M. Louis Gallois a souhaité que les personnels de la SNCF (équipement et entretien) qui n'étaient pas au contact du public fussent associés au redressement de l'entreprise. Il a considéré comme centrale la question du financement avec le montant de la dette et les péages qui atteignaient, actuellement, 6 milliards de francs et qui ne devraient pas dépasser ce montant d'ici 1999.

Estimant que l'État avait choisi les lignes nouvelles au détriment de l'entretien depuis quelque vingt ans, il a estimé qu'il fallait améliorer le dialogue syndical, convaincre la hiérarchie et rendre moins forte la pression politique en faveur des lignes nouvelles. S'agissant des lignes d'aménagement du territoire, il a rappelé que trente liaisons faisaient un tiers du trafic, que soixante-dix autres faisaient un autre tiers et que les quatre mille autres faisaient le dernier tiers, et a illustré son propos en précisant les inconvénients de la ligne Limoges-Poitiers.

En réponse à une remarque de Mme Anne Heinis, M. Louis Gallois , président de la SNCF, a jugé que le service public ne s'exprimait pas de la même façon dans toutes les régions.

S'agissant du dialogue social, il a regretté que les directeurs d'établissement soient contraints trop souvent de s'y consacrer aux dépens de leurs autres responsabilités.

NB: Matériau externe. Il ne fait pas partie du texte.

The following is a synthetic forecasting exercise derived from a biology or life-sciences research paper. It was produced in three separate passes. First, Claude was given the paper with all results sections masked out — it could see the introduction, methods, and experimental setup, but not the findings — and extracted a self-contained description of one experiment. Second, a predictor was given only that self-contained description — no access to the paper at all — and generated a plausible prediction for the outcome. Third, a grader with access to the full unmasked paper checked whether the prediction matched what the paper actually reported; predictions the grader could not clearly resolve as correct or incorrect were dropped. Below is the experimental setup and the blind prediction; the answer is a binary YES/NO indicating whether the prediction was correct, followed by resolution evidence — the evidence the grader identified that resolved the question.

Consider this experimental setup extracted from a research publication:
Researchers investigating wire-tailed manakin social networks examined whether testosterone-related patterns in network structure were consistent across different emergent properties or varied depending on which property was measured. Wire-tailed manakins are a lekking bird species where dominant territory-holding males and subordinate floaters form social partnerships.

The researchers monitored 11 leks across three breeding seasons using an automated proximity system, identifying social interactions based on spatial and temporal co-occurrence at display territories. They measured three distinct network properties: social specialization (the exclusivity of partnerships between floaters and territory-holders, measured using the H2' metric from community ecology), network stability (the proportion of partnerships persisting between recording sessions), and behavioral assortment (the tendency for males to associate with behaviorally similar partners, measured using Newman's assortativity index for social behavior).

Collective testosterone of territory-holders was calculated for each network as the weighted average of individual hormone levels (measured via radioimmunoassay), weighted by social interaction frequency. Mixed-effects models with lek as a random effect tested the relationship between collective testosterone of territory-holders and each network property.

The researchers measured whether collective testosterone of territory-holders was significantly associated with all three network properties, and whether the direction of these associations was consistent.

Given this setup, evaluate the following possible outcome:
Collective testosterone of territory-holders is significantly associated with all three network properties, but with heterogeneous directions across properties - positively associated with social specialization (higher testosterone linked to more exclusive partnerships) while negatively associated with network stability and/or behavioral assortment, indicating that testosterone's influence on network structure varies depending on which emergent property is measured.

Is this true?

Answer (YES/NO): NO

Évoquant la directive européenne n° 91-440, il a indiqué que la majorité des pays d'Europe n'avait pas appliqué cette directive et que la France n'avait pas de retard en ce domaine.

M. Hubert Haenel, Rapporteur pour avis du projet de loi au nom de la Commission des Finances , s'est montré satisfait que le projet reprenne les conclusions de la commission d'enquête qu'il avait présidée en 1994. Évoquant la nécessaire prise en compte du service public, de l'aménagement du territoire et de la compétitivité internationale, il a affirmé que, pour que la SNCF " s'en sorte ", la création du RFN, la régionalisation et la comparaison des méthodes à l'échelle européenne constituaient des éléments de réponse.

M. Hubert Haenel s'est enquis de l'inclusion du déficit nouveau accumulé en 1996 et du montant des frais financiers. Il s'est également interrogé sur la possibilité de réduire totalement le déficit de l'établissement.

M. Fernand Tardy a fait observer que les allemands avaient repris totalement le déficit de la société Deutschebahn.

M. Georges Berchet s'est interrogé sur le transfert du compte d'exploitation au compte d'investissement. Il a émis la crainte d'une banalisation des lignes.

M. Louis Gallois a rappelé que le montant exact du péage pour l'usage de l'infrastructure était actuellement de 5,7 milliards de francs. Quant à la gestion des lignes, il a souligné que la SNCF conserverait un monopole d'exploitation et que ce fait pouvait perdurer au prix d'une volonté politique française. Il a indiqué que, sur les " bonnes " lignes, la SNCF saturait actuellement le trafic et qu'il n'y avait pas de souplesse technique permettant d'envisager une ouverture à une concurrence des opérateurs.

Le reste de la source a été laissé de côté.